2020 VizCom 200
- Date: August 9, 2020
- Official name: 32nd Annual VizCom 200
- Location: Brooklyn, Michigan, Michigan International Speedway
- Course: Permanent racing facility
- Course length: 3.2 km (2 miles)
- Distance: 100 laps, 200 mi (321.869 km)
- Scheduled distance: 100 laps, 200 mi (321.869 km)
- Average speed: 131.267 miles per hour (211.254 km/h)

Pole position
- Driver: Riley Herbst; / Joe Gibbs Racing
- Time: Set by 2020 owner's points

Most laps led
- Driver: Bret Holmes / Bret Holmes Racing
- Laps: 61

Winner
- No. 18: Riley Herbst / Joe Gibbs Racing

Television in the United States
- Network: MAVTV
- Announcers: Bob Dillner, Jim Tretow

Radio in the United States
- Radio: Motor Racing Network

= 2020 VizCom 200 =

The 2020 VizCom 200 was the 11th stock car race of the 2020 ARCA Menards Series and the 32nd iteration of the event. The race was held on Sunday, August 9, 2020, in Brooklyn, Michigan at Michigan International Speedway, a two-mile (3.2 km) moderate-banked D-shaped speedway. The race took the scheduled 100 laps to complete. At race's end, Riley Herbst of Joe Gibbs Racing would dominate the late stages of the race to win his second and to date, final career ARCA Menards Series win and his first and only win of the season. To fill out the podium, Bret Holmes of Bret Holmes Racing and Michael Self of Venturini Motorsports would finish second and third, respectively.

PROVIDED DATA
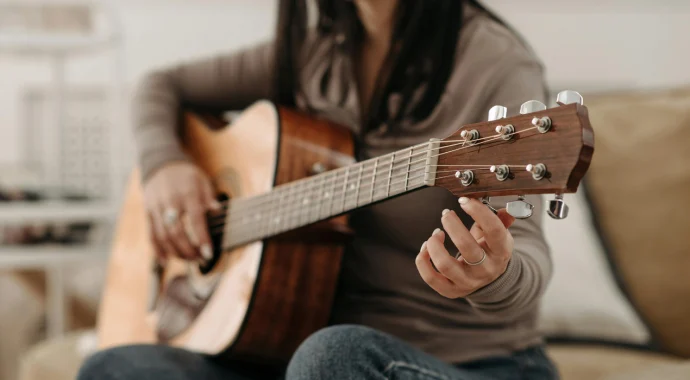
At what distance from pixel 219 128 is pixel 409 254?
0.48 m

DESCRIPTION OF THE TASK
Continue the article on the 2020 VizCom 200 from the end of its opening paragraph.

TASK RESPONSE
== Background ==

The race was held at Michigan International Speedway, a two-mile (3.2 km) moderate-banked D-shaped speedway located in Brooklyn, Michigan. The track is used primarily for NASCAR events. It is known as a "sister track" to Texas World Speedway as MIS's oval design was a direct basis of TWS, with moderate modifications to the banking in the corners, and was used as the basis of Auto Club Speedway. The track is owned by International Speedway Corporation. Michigan International Speedway is recognized as one of motorsports' premier facilities because of its wide racing surface and high banking (by open-wheel standards; the 18-degree banking is modest by stock car standards).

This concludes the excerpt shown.